== Assigned task ==
Resume the abstracts on estimating the visual appearance of natural features and continue writing from where they stop.

====== Document extract

Bayesian filtering over compressed appearance states

This paper presents a framework for performing real-time recursive estimation of landmarks’ visual appearance. Imaging data in its original high dimensional space is probabilistically mapped to a compressed low dimensional space through the definition of likelihood functions. The likelihoods are subsequently fused with prior information using a Bayesian update. This process produces a probabilistic estimate of the low dimensional representation of the landmark visual appearance. The overall filtering provides information complementary to the conventional position estimates which is used to enhance data association. In addition to robotics observations, the filter integrates human observations in the appearance estimates. The appearance tracks as computed by the filter allow landmark classification. The set of labels involved in the classification task is thought of as an observation space where human observations are made by selecting a label. The low dimensional appearance estimates returned by the filter allow for low cost communication in low bandwidth sensor networks. Deployment of the filter in such a network is demonstrated in an outdoor mapping application involving a human operator, a ground and an air vehicle.

A statistical framework for natural feature representation

This paper presents a robust stochastic framework for the incorporation of visual observations into conventional estimation, data fusion, navigation and control algorithms. The representation combines Isomap, a non-linear dimensionality reduction algorithm, with expectation maximization, a statistical learning scheme. The joint probability distribution of this representation is computed offline based on existing training data. The training phase of the algorithm results in a nonlinear and non-Gaussian likelihood model of natural features conditioned on the underlying visual states. This generative model can be used online to instantiate likelihoods corresponding to observed visual features in real-time. The instantiated likelihoods are expressed as a Gaussian mixture model and are conveniently integrated within existing non-linear filtering algorithms. Example applications based on real visual data from heterogenous, unstructured environments demonstrate the versatility of the generative models.

============
====== Given records

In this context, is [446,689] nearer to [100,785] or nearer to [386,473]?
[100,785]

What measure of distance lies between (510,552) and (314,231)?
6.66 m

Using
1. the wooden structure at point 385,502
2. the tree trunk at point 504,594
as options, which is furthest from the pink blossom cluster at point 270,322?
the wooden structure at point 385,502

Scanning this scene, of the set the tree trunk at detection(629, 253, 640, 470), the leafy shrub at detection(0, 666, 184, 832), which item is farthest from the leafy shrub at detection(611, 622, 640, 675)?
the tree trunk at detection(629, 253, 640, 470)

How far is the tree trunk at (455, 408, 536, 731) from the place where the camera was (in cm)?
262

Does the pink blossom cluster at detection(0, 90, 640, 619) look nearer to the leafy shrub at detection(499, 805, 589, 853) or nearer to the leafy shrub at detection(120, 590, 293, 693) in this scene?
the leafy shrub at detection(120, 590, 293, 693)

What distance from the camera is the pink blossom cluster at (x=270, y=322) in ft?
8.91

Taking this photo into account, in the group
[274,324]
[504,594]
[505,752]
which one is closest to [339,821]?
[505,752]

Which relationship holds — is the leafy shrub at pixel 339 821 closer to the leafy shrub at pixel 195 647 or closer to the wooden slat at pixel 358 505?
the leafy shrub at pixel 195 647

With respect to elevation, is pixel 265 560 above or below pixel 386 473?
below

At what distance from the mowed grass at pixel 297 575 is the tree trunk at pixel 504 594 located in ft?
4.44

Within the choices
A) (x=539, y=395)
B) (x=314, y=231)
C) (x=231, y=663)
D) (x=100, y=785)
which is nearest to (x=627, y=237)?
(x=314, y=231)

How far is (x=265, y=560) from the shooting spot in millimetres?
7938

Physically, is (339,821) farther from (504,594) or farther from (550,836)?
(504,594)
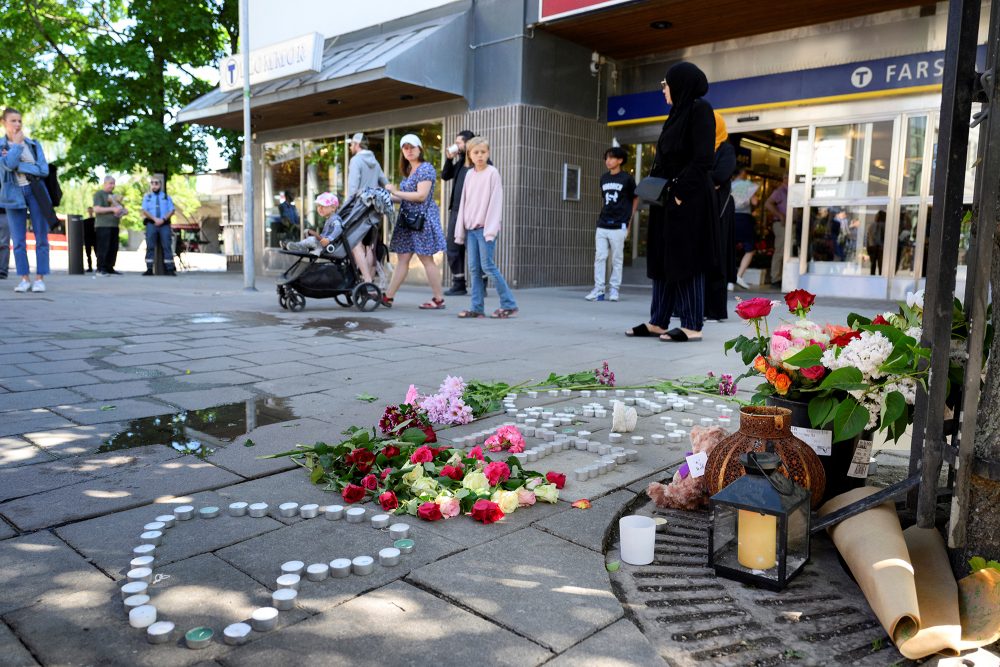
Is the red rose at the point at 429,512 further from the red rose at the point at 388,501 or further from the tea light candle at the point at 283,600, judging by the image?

============

== Response box ==
A Bayesian approach for place recognition

This paper presents a robust place recognition algorithm for mobile robots. The framework proposed combines nonlinear dimensionality reduction, nonlinear regression under noise, and variational Bayesian learning to create consistent probabilistic representations of places from images. These generative models are learnt from a few images and used for multi-class place recognition where classification is computed from a set of feature-vectors. Recognition can be performed in near real-time and accounts for complexity such as changes in illumination, occlusions and blurring. The algorithm was tested with a mobile robot in indoor and outdoor environments with sequences of 1579 and 3820 images respectively. This framework has several potential applications such as map building, autonomous navigation, search-rescue tasks and context recognition.